Ao entrar, o homem sente um calor sufocante. A sala compreende um corredor largo onde, à esquerda de quem entra, há uma parede com vários alvos enfileirados; à direta, a parede é lisa. No limite, ao fundo, há um ventilador desligado. O velho, sem dar muita importância à temperatura elevada, alcança seu arco. O homem, por sua vez, caminha em direção ao ventilador e tenta ligá-lo.
Há um mau contato nas tomadas deste lugar e faz com que o ventilador não funcione sempre. Mas, normalmente, quando quero passar o tempo treinando minha pontaria, ele subitamente começa a funcionar e seus ventos interferem no curso das minhas flechas. Como podes ver, somente em uma ocasião os ventos não sopraram e, então, consegui atingir o alvo em cheio. Somente uma flecha! E isso já faz sete anos... Desde então não tive mais êxitos na minha pontaria – informou o velho.

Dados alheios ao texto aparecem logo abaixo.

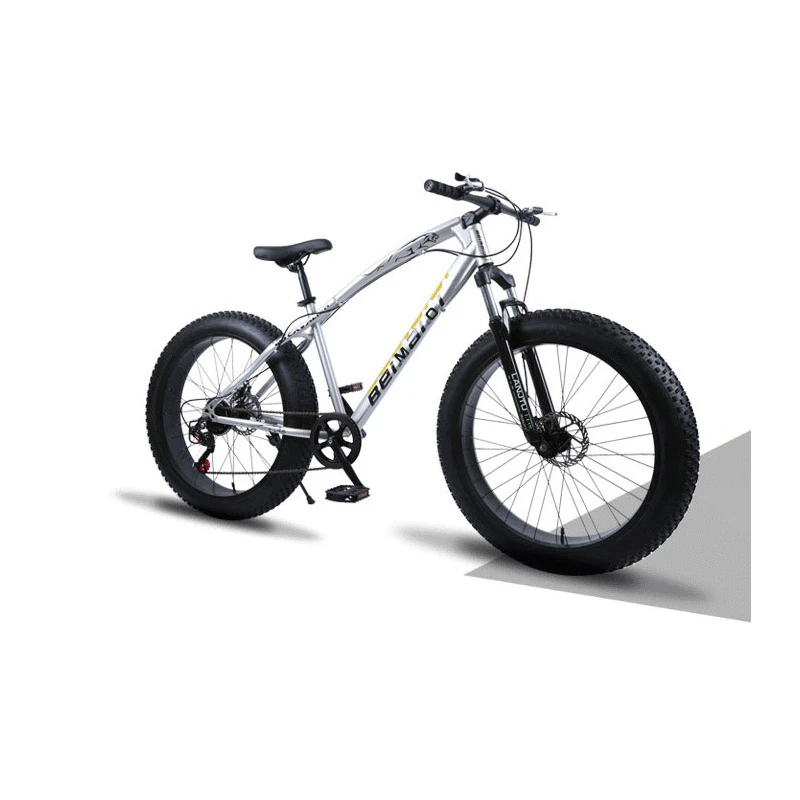 

Горный велосипед с двойным дисковым тормозом, 24 дюйма, 27 скоростей, рама из высокоуглеродистой стали, для езды по бездорожью, пляжный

Estranhando aquele arqueiro sem talentos e o absurdo daquela situação, o homem, como num gesto de agradecimento por tudo o que ocorrera com ele naquele lugar, encorajou seu novo amigo a dar mais uma flechada.
Por todo aquele tempo o dono do “achados e perdidos” estivera sereno e seguro, porém, diante daquela situação, o homem pôde ver, enfim, um traço de insegurança e incerteza no rosto do velho.
Não se preocupe, estarei na frente do ventilador. Nada poderá atrapalhar o senhor – disse o homem. Dotado de toda sua força e coragem o velho mira e atira sua flecha.
...
Acordando serenamente na cama do hospital, o homem se depara com uma enfermeira linda. Ele, mesmo imobilizado, sorri. Ela retribui.